Rugby : Vainqueur de la Champion’s Cup, Retour sur la folle ascension du Stade Rochelais

Le Stade Rochelais a conquis samedi soir à Dublin son deuxième titre consécutif de champion d’Europe, en s’offrant le Leinster en finale (26-27). Un exploit majuscule pour la formation arrivée dans l’élite française en 2015 seulement. Retour sur cette folle épopée.

« Ici, ici, c’est La Rochelle ! » Qui n’a pas envie de hurler ces mots à tue-tête après le deuxième sacre consécutif du Stade Rochelais en Champions Cup ? Acquis au bout du suspense dans la nuit dublinoise samedi face au redoutable Leinster (26-27), ce trophée relève du miracle, au vu du scénario fou de la partie. Menés 17 à 0 à la douzième minute de jeu, les partenaires de Grégory Alldritt ont signé un exploit en revenant dans le match et en renversant les Irlandais, déjà quatre fois titrés dans la compétition

Cette deuxième couronne relève du miracle, aussi – et peut-être surtout -, car cette formation est arrivée sur le tard dans l’élite française, après des années de galère en Pro D2. Retour sur cette folle épopée jaune et noire.

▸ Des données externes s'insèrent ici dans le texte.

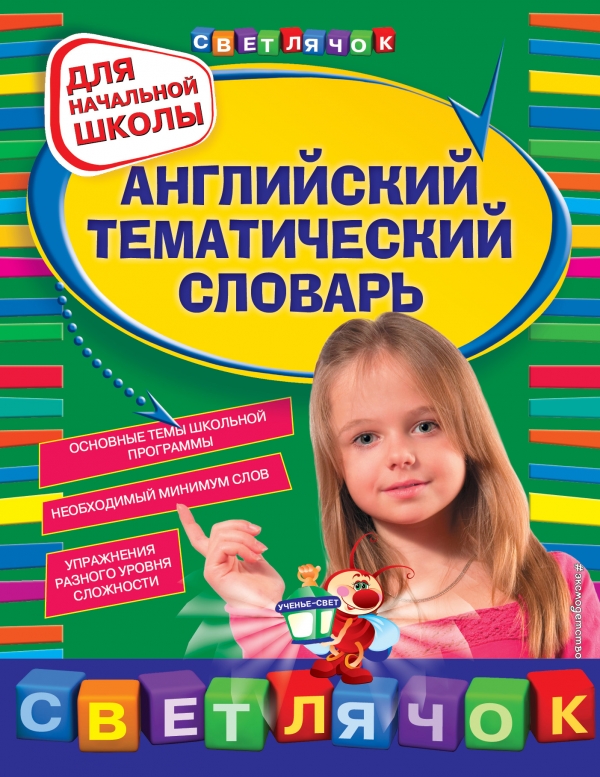 СВЕТЛЯЧОК

ДЛЯ НАЧАЛЬНОЙ ШКОЛЫ

АНГЛИЙСКИЙ ТЕМАТИЧЕСКИЙ СЛОВАРЬ

ОСНОВНЫЕ ТЕМЫ ШКОЛЬНОЙ ПРОГРАММЫ

НЕОБХОДИМЫЙ МИНИМУМ СЛОВ

УПРАЖНЕНИЯ РАЗНОГО УРОВНЯ СЛОЖНОСТИ

УЧЕНЬЕ-СВЕТ

#эксмодетство

СВЕТЛЯЧОК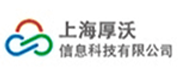 上海厚沃
信息科技有限公司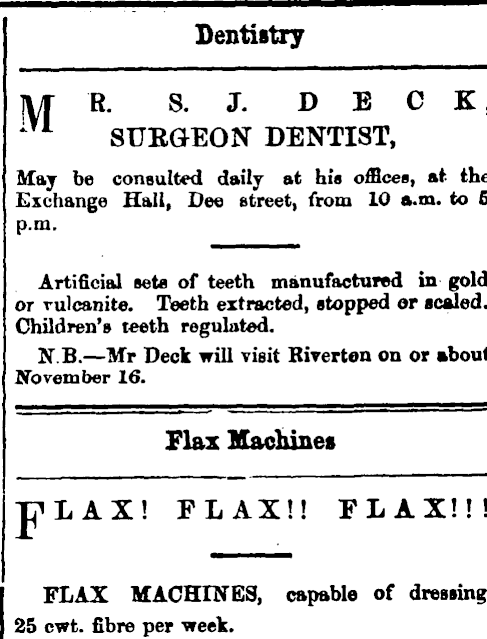 Dentistry

MR. S. J. DECK,
SURGEON DENTIST,

May be consulted daily at his offices, at the Exchange Hall, Dee street, from 10 a.m. to 5 p.m.

Artificial sets of teeth manufactured in gold or vulcanite. Teeth extracted, stopped or scaled. Children's teeth regulated.

N.B.—Mr Deck will visit Riverton on or about November 16.

Flax Machines

FLAX! FLAX!! FLAX!!!

FLAX MACHINES, capable of dressing 25 cwt. fibre per week.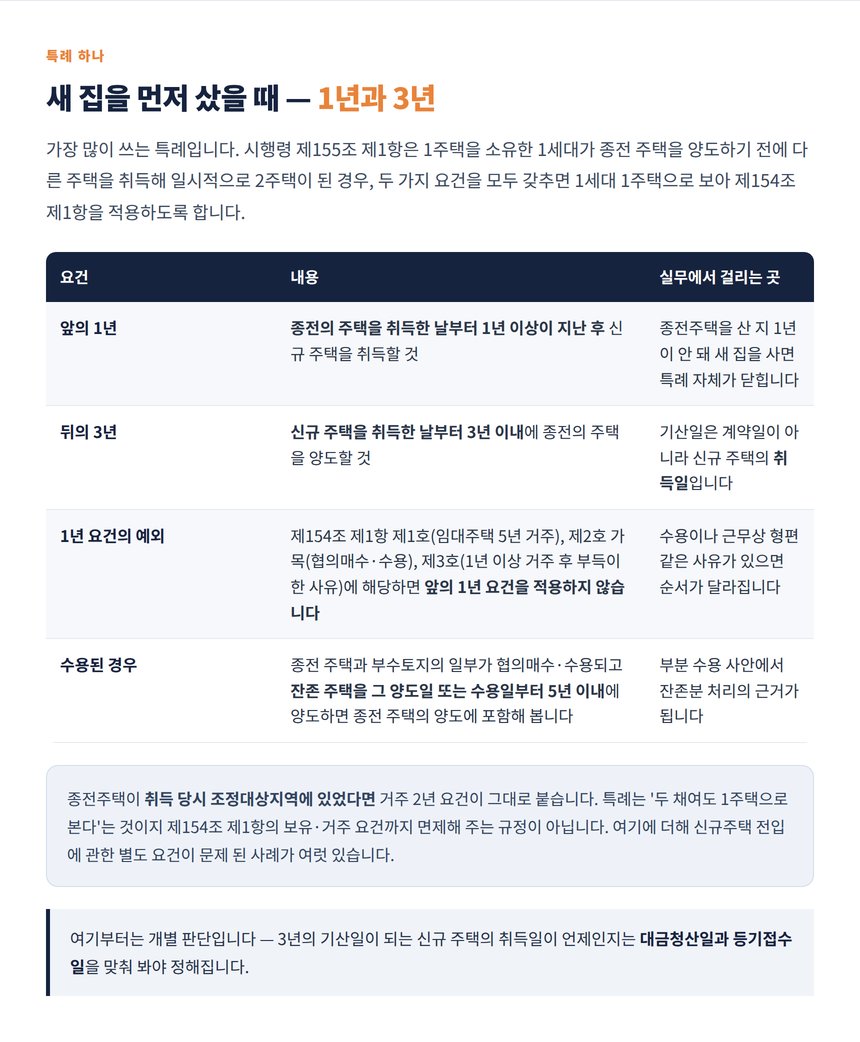 특례 하나

새 집을 먼저 샀을 때 — 1년과 3년

가장 많이 쓰는 특례입니다. 시행령 제155조 제1항은 1주택을 소유한 1세대가 종전 주택을 양도하기 전에 다른 주택을 취득해 일시적으로 2주택이 된 경우, 두 가지 요건을 모두 갖추면 1세대 1주택으로 보아 제154조 제1항을 적용하도록 합니다.

| 요건 | 내용 | 실무에서 걸리는 곳 |
|---|---|---|
| 앞의 1년 | 종전의 주택을 취득한 날부터 1년 이상이 지난 후 신규 주택을 취득할 것 | 종전주택을 산 지 1년이 안 돼 새 집을 사면 특례 자체가 닫힙니다 |
| 뒤의 3년 | 신규 주택을 취득한 날부터 3년 이내에 종전의 주택을 양도할 것 | 기산일은 계약일이 아니라 신규 주택의 취득일입니다 |
| 1년 요건의 예외 | 제154조 제1항 제1호(임대주택 5년 거주), 제2호 가목(협의매수·수용), 제3호(1년 이상 거주 후 부득이한 사유)에 해당하면 앞의 1년 요건을 적용하지 않습니다 | 수용이나 근무상 형편 같은 사유가 있으면 순서가 달라집니다 |
| 수용된 경우 | 종전 주택과 부수토지의 일부가 협의매수·수용되고 잔존 주택을 그 양도일 또는 수용일부터 5년 이내에 양도하면 종전 주택의 양도에 포함해 봅니다 | 부분 수용 사안에서 잔존분 처리의 근거가 됩니다 |

종전주택이 취득 당시 조정대상지역에 있었다면 거주 2년 요건이 그대로 붙습니다. 특례는 '두 채여도 1주택으로 본다'는 것이지 제154조 제1항의 보유·거주 요건까지 면제해 주는 규정이 아닙니다. 여기에 더해 신규주택 전입에 관한 별도 요건이 문제 된 사례가 여럿 있습니다.

여기부터는 개별 판단입니다 — 3년의 기산일이 되는 신규 주택의 취득일이 언제인지는 대금청산일과 등기접수일을 맞춰 봐야 정해집니다.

Le tournant de la présidence de Vincent Merling

Le club, fondé en 1898, doit beaucoup au travail de son président Vincent Merling, ancien troisième-ligne aile nommé à la tête du club en 1991 – un record de longévité. Lui croit à l’éclosion de son équipe au meilleur niveau et commence par réaliser des recrutements importants (Bouché, Cordazzo, Longo, Pujos, Loubère et Albinet arrivent par exemple d’Agen en 1997). Il ne rate pas le coche cette année-là quand le rugby passe professionnel, en s’entourant d’entreprises partenaires.

En Élite 1 de 1999 à 2001, puis une année en Top 16, avant de replonger en Pro D2 (2002-2010), la formation va construire son socle économique : Vincent Merling double la capacité d’accueil du stade Marcel-Deflandre (12 300 places) et fait monter ses soutiens financiers à 550 entreprises partenaires.

Le club reste aujourd’hui structuré de cette façon : 32 % des parts du club détenues par l’association du Stade Rochelais, huit actionnaires dans le conseil d’administration et 600 partenaires pour augmenter son budget.

« Par le passé, certains pensaient que notre système, à la fois économique et sportif, n’était pas à la hauteur des ambitions d’un grand club, expliquait Vincent Merling au Figaro en 2021. Il est aujourd’hui regardé de très près, parfois admiré. C’est une grande fierté. Notre système montre qu’il y a des possibilités de réussite ouvertes à beaucoup de clubs qui n’ont pas à leur tête un mécène. »

Ce changement de dimension permettra au club de passer un cap dans ses recrutements, en attirant des joueurs de classe mondiale, comme le troisième ligne Victor Vito (34 ans, 33 sélections), double champion du monde en 2011 et 2015 ; puis le demi de mêlée Tawera Kerr-Barlow (30 ans, 27 sélections), sacré, lui, en 2015.